-- Page text follows --

The philosopher Lynne Tirrell writes about toxic speech in the contexts of Nazi demagoguery and the Rwandan genocide. She casts it as a public-health problem in which hateful memes spread and can be tracked according to predictive patterns that “divide groups, make people think the group division is natural,” and encourage the use of “derogatory terms to refer to the group you plan to eliminate, especially terms that have action-engendering power.” Words that are “action-engendering”—that move people to act—are sometimes imperatives or have institutional heft. They are the bridge from purely linguistic descriptions to the nonlinguistic behaviors that such terms license or permit.

As Tirrell observes about the dehumanizing images deployed in the Rwandan genocide: Boys “learn how to kill a snake with a machete, and so when Tutsi were called snakes, the Hutu militia knew exactly how to attack.” She notes that the bipolar division into “us and them” is an especially efficient action-engendering device in the creation of bunkered populations. There is a persistent bipolarity concerning who is or is not entitled to share in the president’s envisioned American destiny: Republicans versus Democrats, right versus left, real versus fake, good versus bad, “our people” versus the rest. For all his professed devotion to the notion of free speech, Trump has consistently expressed the wish to shut up and put down those whom he deems not among “my people.” At a Michigan rally, he urged security guards to remove a protester with these words: “Get him out. Try not to hurt him. If you do, I’ll defend you in court…. Are Trump rallies the most fun? We’re having a good time.” When a protester heckled him at a gathering in Las Vegas, Trump declared: “I’d like to punch him in the face.” The president even offered to pay supporter John McGraw’s legal fees after McGraw sucker-punched a black heckler and then told an Inside Edition crew that “we might have to kill him” if he saw the protester again. McGraw, Trump purred, “obviously loves the country.”

Hitler described the bonding effects of mass meetings as essential for “esprit de corps.” He wrote in Mein Kampf: “When from his little workshop or big factory, in which he feels very small, [the ordinary man] steps for the first time into a mass meeting and has thousands and thousands of people of the same opinion around him…when the visible success and agreement of thousands confirm to him the rightness of the new doctrine and for the first time arouse doubt in the truth of his previous conviction—then he himself has succumbed to the magic influence of what we designate as ‘mass suggestion.’”

The Washington Post recently published statistics showing that counties that hosted Trump rallies saw a 226 percent increase in hate crimes over those that hadn’t. “It is hard to discount a ‘Trump effect’ when a considerable number of these reported hate crimes reference Trump,” the story noted.

We are living through a time of emergency—just not the one to which Trump would assign meaning. The emergency I fear is precisely the great collective power among the armed and angry warriors to whom the president throws the red meat of his words. His words are more than insult or defamation; they carry the weight of constant threat, for, as commander in chief, his speech may be construed as imperative. Which of “us” will follow that command?

-- Page text concluded --

→ **Task prompt**
The passage on toxic speech names several opposing pairs as examples of a persistent bipolarity. List every one of those pairs.

-- Given information follows --

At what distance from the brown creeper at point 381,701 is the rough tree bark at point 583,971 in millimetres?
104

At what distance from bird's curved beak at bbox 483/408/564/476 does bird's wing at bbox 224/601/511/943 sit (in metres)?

-- Given information concluded --

→ **Expected output**
- Republicans versus Democrats
- right versus left
- real versus fake
- good versus bad
- "our people" versus the rest